Apple Inc.’s biggest main production partner, Foxconn Technology Group, has brought the world’s largest iPhone plant to about 90 per cent of anticipated peak capacity, as reported by news agency Bloomberg. This suggests Foxconn has secured enough workers despite a Covid resurgence and recent staff upheaval.
According to the report, Foxconn’s plant in the central Chinese city of Zhengzhou is now operating with roughly 200,000 employees, the official Henan Daily reported, citing Foxconn executive Vic Wang. That is about the normal staffing level, based on previous reports.
As of December 30, the facility was shipping at 90 per cent of the peak capacity forecast at the start of last year, the representative said.
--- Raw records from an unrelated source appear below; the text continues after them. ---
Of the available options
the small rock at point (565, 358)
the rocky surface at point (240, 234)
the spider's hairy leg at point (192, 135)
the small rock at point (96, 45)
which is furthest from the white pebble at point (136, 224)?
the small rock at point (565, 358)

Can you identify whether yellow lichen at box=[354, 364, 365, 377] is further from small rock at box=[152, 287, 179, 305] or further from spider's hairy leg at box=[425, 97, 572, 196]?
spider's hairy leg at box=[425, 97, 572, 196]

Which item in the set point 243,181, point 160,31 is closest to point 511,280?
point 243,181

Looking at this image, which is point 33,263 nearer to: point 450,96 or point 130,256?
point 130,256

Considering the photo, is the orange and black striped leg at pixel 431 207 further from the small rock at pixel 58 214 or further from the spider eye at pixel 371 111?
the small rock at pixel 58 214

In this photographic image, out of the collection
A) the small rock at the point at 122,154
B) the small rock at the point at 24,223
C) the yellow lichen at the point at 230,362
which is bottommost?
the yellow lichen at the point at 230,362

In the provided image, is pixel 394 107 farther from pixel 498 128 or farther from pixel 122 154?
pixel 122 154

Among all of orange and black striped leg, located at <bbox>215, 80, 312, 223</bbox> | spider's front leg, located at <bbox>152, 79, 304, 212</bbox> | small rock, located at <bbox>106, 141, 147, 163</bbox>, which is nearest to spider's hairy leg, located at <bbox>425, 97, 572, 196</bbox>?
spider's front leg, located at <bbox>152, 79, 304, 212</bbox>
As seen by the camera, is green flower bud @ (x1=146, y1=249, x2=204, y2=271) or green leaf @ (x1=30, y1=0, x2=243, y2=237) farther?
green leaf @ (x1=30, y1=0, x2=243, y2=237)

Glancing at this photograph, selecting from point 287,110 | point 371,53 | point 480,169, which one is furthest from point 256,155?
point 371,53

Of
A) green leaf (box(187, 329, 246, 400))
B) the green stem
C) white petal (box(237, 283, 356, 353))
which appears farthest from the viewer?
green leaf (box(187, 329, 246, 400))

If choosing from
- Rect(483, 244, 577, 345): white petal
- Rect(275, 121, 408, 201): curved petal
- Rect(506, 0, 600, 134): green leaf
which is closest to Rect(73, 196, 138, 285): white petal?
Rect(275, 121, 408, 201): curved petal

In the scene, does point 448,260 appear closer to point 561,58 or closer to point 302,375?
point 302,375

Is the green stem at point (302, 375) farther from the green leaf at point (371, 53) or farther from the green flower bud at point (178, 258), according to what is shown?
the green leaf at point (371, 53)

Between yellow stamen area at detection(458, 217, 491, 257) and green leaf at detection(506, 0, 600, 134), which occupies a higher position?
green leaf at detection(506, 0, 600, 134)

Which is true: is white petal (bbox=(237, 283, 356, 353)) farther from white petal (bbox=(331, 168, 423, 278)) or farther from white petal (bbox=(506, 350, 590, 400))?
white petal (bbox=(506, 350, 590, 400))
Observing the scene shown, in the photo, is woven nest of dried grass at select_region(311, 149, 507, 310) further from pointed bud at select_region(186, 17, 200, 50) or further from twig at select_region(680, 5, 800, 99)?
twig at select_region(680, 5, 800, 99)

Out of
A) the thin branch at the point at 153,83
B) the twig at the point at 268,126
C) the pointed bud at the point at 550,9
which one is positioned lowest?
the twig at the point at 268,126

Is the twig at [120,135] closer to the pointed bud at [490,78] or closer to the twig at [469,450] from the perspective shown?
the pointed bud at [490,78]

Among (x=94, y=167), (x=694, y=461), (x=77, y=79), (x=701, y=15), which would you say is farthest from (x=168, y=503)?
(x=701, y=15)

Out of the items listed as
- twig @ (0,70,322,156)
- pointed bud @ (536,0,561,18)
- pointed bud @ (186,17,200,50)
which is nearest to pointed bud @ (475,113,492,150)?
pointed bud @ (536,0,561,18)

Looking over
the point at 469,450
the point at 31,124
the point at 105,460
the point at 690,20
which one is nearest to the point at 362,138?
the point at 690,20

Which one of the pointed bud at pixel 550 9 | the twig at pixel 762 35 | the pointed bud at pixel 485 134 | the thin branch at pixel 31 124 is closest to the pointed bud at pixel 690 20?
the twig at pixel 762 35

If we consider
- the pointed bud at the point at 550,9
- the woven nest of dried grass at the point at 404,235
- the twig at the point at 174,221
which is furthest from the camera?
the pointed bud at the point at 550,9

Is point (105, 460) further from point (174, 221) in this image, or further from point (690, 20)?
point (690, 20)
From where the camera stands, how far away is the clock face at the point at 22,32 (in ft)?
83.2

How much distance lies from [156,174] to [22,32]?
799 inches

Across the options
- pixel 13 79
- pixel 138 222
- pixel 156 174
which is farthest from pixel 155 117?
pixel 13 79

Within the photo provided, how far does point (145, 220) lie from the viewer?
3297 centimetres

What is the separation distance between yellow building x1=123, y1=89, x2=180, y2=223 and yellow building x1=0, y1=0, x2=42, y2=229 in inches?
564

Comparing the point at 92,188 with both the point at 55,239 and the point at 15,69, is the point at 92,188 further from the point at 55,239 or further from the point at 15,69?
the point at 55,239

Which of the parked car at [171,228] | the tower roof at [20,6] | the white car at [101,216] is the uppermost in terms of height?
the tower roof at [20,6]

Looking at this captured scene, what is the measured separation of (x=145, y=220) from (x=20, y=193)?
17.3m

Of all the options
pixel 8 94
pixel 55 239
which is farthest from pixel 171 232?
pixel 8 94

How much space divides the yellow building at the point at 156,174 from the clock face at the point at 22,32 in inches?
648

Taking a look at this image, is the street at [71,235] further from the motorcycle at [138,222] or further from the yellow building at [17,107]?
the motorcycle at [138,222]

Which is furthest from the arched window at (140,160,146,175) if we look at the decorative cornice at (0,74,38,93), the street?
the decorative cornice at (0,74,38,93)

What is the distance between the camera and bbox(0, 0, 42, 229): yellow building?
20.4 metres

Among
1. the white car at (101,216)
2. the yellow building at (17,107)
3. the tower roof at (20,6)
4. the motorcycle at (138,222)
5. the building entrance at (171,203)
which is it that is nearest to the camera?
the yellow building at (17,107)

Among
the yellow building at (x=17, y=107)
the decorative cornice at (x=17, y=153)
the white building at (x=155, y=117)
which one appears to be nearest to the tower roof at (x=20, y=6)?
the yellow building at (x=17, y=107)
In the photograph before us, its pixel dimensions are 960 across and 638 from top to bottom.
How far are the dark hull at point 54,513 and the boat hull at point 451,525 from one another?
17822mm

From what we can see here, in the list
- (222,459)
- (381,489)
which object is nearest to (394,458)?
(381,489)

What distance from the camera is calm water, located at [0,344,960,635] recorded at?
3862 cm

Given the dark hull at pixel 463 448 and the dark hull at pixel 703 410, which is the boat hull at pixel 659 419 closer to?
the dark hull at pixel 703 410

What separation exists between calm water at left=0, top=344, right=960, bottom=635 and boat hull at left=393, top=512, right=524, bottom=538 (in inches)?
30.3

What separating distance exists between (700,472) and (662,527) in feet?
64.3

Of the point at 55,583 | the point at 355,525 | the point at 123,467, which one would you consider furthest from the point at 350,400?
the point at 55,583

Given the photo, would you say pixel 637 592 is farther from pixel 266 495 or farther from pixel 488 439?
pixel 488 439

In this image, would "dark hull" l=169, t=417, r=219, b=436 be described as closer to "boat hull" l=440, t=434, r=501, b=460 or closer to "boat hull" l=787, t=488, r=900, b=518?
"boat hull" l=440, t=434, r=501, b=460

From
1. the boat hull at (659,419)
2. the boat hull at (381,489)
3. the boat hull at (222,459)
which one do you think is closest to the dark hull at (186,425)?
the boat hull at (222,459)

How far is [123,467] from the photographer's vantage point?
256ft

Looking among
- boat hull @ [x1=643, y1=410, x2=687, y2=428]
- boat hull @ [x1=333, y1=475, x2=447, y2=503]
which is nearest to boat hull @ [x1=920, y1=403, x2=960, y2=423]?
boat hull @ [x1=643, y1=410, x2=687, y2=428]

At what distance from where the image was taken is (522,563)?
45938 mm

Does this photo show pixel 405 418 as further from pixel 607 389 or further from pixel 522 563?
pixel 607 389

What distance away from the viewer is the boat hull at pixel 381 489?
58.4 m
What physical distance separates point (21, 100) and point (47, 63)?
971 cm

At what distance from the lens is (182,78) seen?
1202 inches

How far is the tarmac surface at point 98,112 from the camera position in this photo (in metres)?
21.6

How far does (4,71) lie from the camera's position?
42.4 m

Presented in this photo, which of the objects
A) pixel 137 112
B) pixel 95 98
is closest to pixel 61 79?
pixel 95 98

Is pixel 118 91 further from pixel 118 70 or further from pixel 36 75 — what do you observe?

The factory’s speedy bounce-back bodes well for production of Apple’s marquee product in the run-up to the Lunar New Year shopping season. A nationwide Covid flare-up after Beijing abruptly dropped most Covid Zero-era curbs had clouded the prospects for manufacturers like Foxconn, which require armies of workers to keep factories humming.
The recent outbreak followed weeks of turmoil at the Zhengzhou plant known as iPhone City, which produces the vast majority of high-end iPhone 14 Pro and Pro Max devices.
Thousands of workers fled or staged protests against extreme Covid curbs in November — a movement that reverberated across the country. Foxconn ended most of those restrictions last month and ramped up incentives for both new and existing employees.
The company has been grappling with strict Covid curbs that have fuelled discontent among workers over conditions at the factory. Output of the Apple device was disrupted ahead of Christmas and January’s Lunar New Year holidays, with many employees either having to isolate to combat the spread of the virus or fleeing the plant.
After the last November unrest that saw workers clash with security personnel, Foxconn’s production hampered massively. Foxconn hasn’t disclosed details of the impact of the disruption on its production plans or finances.
That unprecedented disruption in turn stoked concerns about iPhone production over the critical holiday period. Apple at one point stood to lose close to 6 million units of iPhone production as a result of that upheaval.